Turkish media say Ankara is evaluating the possibility of starting talks with the Syrian government and that discussions are underway for new relations to be built between the two neighbors.
Turkey's Hurriyet newspaper, citing informed sources, said on Monday that discussions were taking place in the Turkish capital of Ankara on restoring normal relations.
“The balanced policy recently adopted by Turkey and the role that Ankara has played in recent months, especially in resolving the war in Ukraine, have made the current time appropriate for resolving the Syrian crisis,” the Turkish daily said.
Citing the sources, the paper said the already existing relations between Damascus and Ankara can be improved and that the current situation may open a new door of opportunities for Turkey, especially for resolving the Syrian issue and the question of the militants of Kurdistan Workers' Party (PKK).
Hurriyet said Ankara was insistent on three topics: maintaining the unified structure and territorial integrity of Syria, ensuring the security of refugees returning to their country and the PKK’s activities.

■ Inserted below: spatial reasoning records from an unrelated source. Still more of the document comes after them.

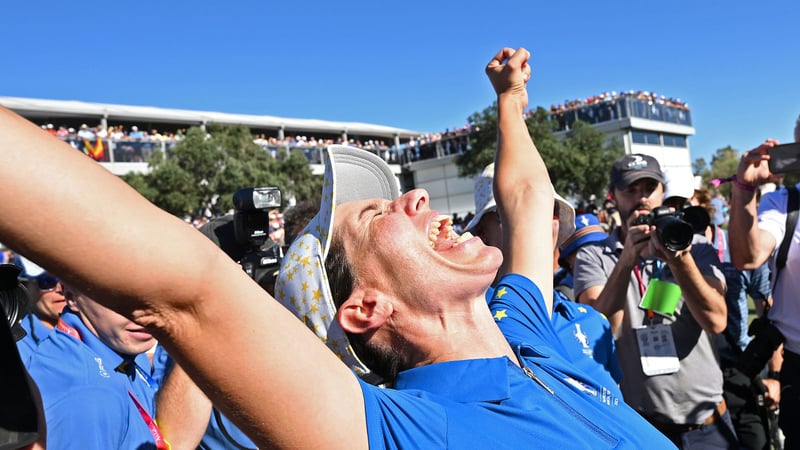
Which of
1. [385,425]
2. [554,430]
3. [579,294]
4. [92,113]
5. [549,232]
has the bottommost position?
[579,294]

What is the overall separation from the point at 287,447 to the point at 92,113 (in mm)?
42397

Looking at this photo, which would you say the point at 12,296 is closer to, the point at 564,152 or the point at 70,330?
the point at 70,330

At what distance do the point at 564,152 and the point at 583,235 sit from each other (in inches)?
1146

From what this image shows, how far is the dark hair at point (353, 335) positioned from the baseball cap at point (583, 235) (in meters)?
2.22

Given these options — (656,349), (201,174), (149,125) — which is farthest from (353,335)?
(149,125)

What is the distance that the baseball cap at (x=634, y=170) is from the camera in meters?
3.38

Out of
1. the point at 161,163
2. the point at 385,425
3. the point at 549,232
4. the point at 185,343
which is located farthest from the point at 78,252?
the point at 161,163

The paper said Ankara believes that Syrian President Bashar al-Assad’s visit to the United Arab Emirates (UAE) last month indicated that he needed to take new initiatives and rally new support to be able to further stabilize his country.
Citing the sources, the Turkish newspaper said Ankara could turn this process in its favor if the "new phase" of relations with the UAE was considered, and that the success of this effort would lead to the return of at least half of the refugees residing in Turkey to their country.
Turkey's desire to resume relations with Syria comes at a time that there has been a thaw in Arab countries' relations with Syria in recent months, and it is likely that the suspension of Syria's membership in the Arab League will be lifted.
Turkey has been conducting an incursion against neighboring Syria’s northern parts since 2016 under the pretext of fighting back against Kurdish militants known as the People’s Protection Units (YPG). Ankara associates the YPG with the PKK.
So far, it has deployed thousands of troops in the areas, in what Damascus has decried as, outright violation of its sovereignty.
Turkey, along with the European Union and the United States, has declared the PKK a terrorist group and banned it. The militant group has been seeking an autonomous Kurdish region since 1984.
More than 40,000 people have been killed during the three-decade conflict between Turkey and the autonomy-seeking militant group.